While Hero MotoCorp couldn’t be bothered answering that question for me, thankfully Amit Nangre, a diehard motorcycle aficionado from Pune, was thinking of the same question and he decided to take a stab at answering that himself. Ever the resourceful fellow, he bought himself an Impulse, ripped out the 149cc engine, sourced himself a 223cc mill from the Karizma and proceeded about the job of fitting it into the Impulse’s frame. Now while this might seem like open-heart surgery, and to a certain extent, it might be, you’d be surprised to know that it’s a far less complicated procedure than one might imagine, and nothing a bit of planning and ingenuity can’t see through.
The Karizma engine is based on the 230cc Honda engine which the Japanese company has doing duties on a large number of bikes internationally. Incidentally, the crankcase on this engine is almost identical to the one on the Honda NXR 150 Bros, the South American bike which Hero MotoCorp brought to India as the Impulse. So to fit the Karizma engine into the Impulse, all Amit had to do was slightly adjust some of the clamps on the top of the block and on the crankcase to be accommodated into the dirt bike’s frame, and voila – it was pretty much a direct bolt-on. The tip of the larger exhaust manifold from the Karizma engine was welded to one end of the Impulse’s exhaust system, a free flow muffler was added to the other end and the job was complete.
Straight off the bat, as soon as you crank this hybrid machine, you know you’re riding something different. For one thing, it takes a little while to come up to temperature and maintain idle revs – a feature typical to the Karizma. Slot it into first, and the typical notchy Karizma gearshift also become apparent. But all you gotta do is open the taps and let the fun commence. Since the short final drive ratio of the Impulse has been maintained, you tend to lose out the top end the Karizma offers, but the acceleration from stand still is impressive, but what really took me by surprise was the mid-range pull. Any gear, any speed, open the throttle, and this Impulse leaps ahead with great gusto.
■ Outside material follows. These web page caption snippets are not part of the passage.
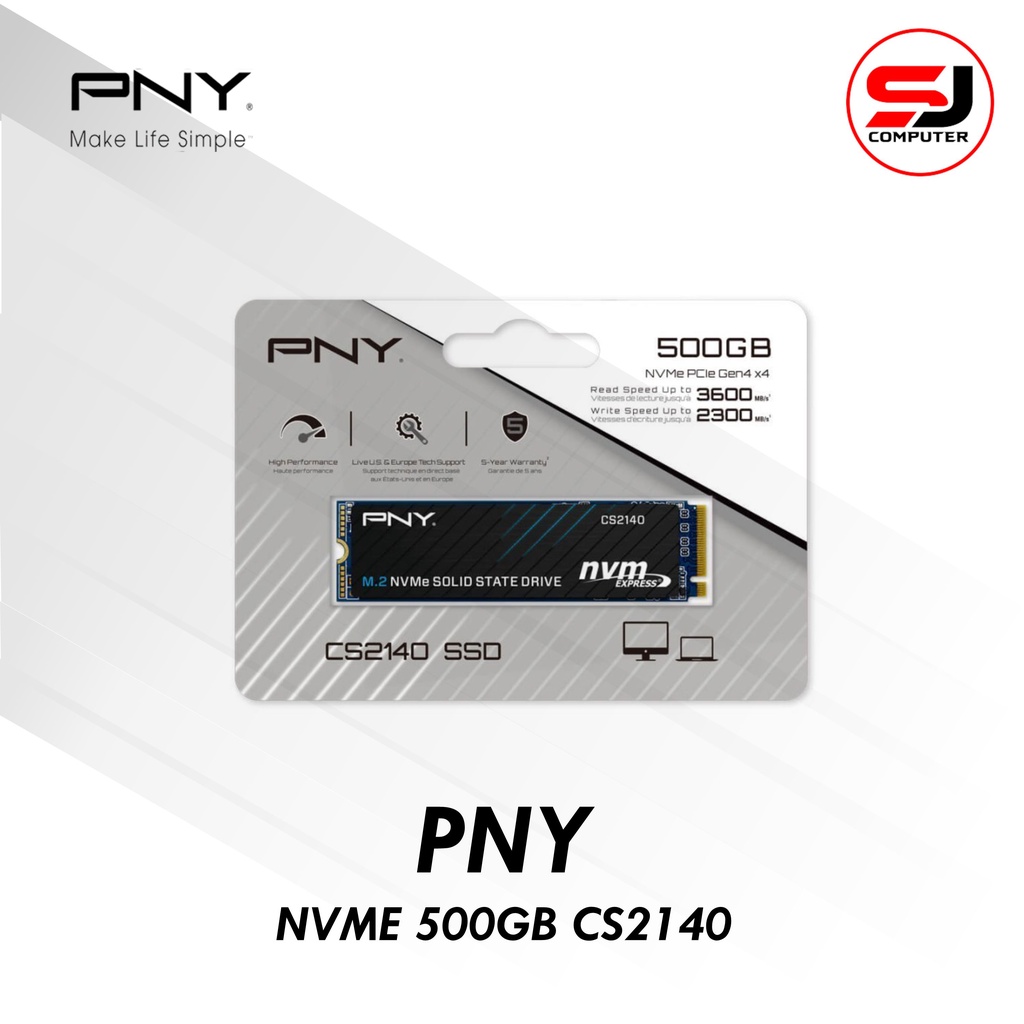 SSD PNY M.2 NVME CS2140 500GB/1TB/2TB PCIe GEN 4 x4 500 GB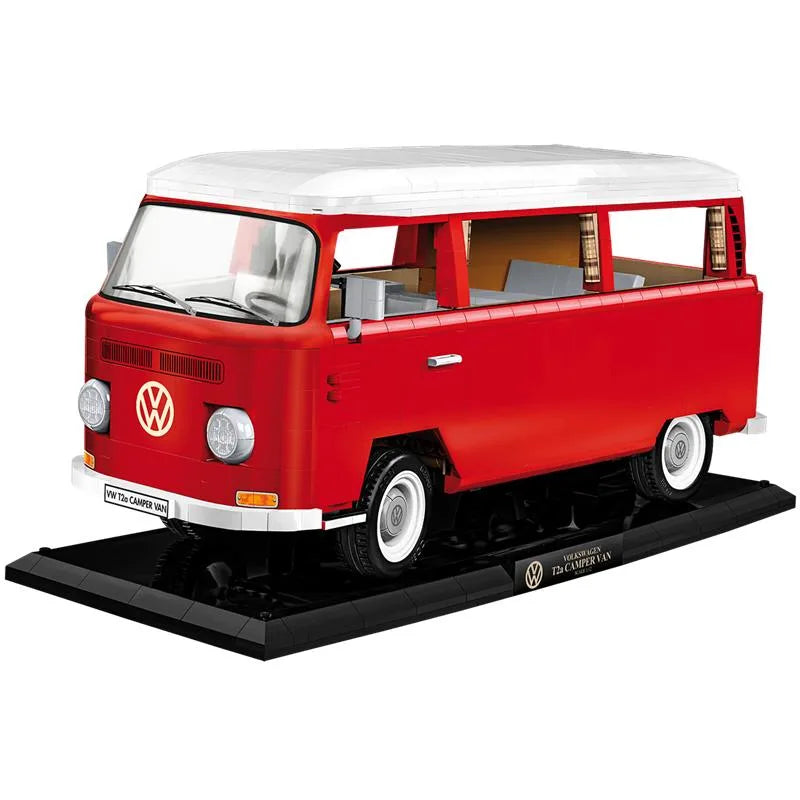 COBI 24361 Volkswagen T2 Camper Van – 2207 Teile Klemmbaustein VW Bulli Wohnmobil 1:12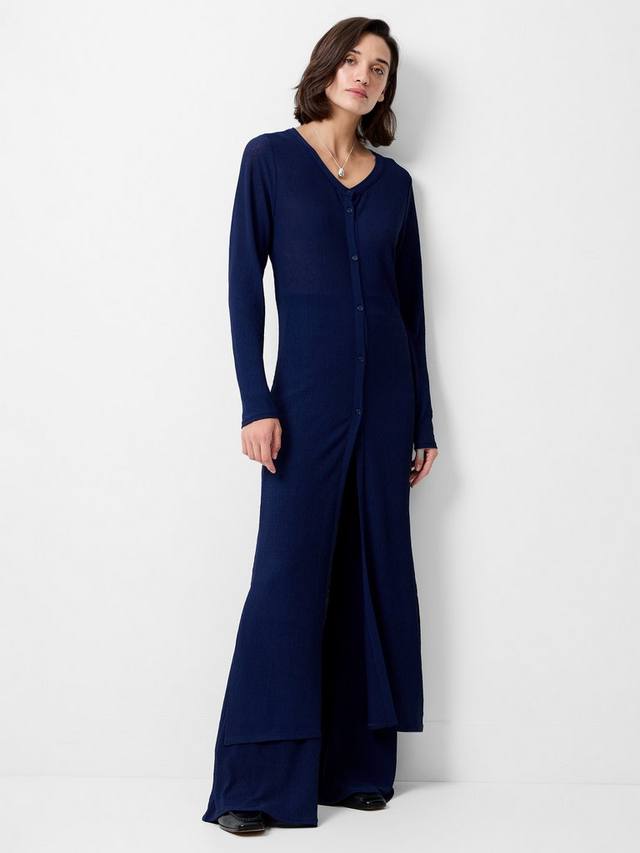 Мерила кардиган-джемпер удлиненный с круглым вырезом French Connection
Мерила кардиган-джемпер удлиненный с круглым вырезом French Connection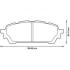 Тормозные колодки зад. Subaru Forester 02-07 Jurid 572529J (фото 1)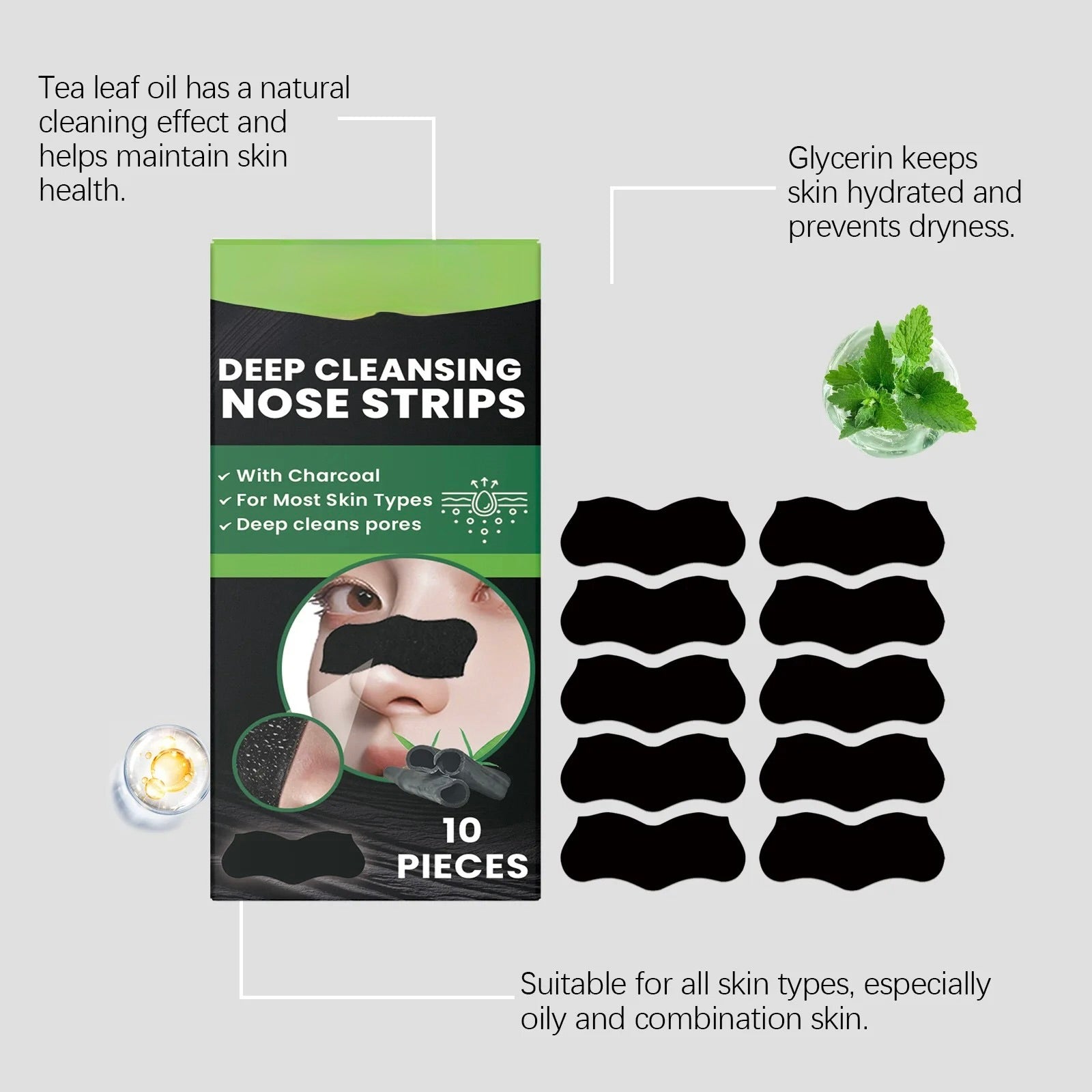 Charcoal Peel-Off Mask for Blackhead Removal – Deep Cleansing Facial Mask for Clear, Smooth Skin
While this short gearing makes city commuting really fun, long distance touring is something that would need a revision of the gear ratios, even though the extra grunt does make the bike feel more relaxed approaching highway speeds. But if you really want to have fun, then you need to step into this bike’s natural territory – off the road. The extra cubic capacity means that you now have enough grunt to really fly on the roughest of terrain, and even up all but the steepest of hills. Be a little enthusiastic on the gas on loose surfaces, and you’ll have a blast sliding the rear.
There are however a couple of problems. The stock brakes on the Impulse really do not seem to have the necessary stopping power to handle all that extra going power. And the heavier engine does seem to have slightly upset that lovely neutral balance of the Impulse. But really, these are just nitpicks, and if the stock Impulse made us giggle like school girls, this one made us shriek with glee. So to try and answer the original question, why didn’t Hero MotoCorp plonk the Karizma engine into the Impulse? No clue really, but they bloody well should. It’s some of the most fun you can have on two wheels.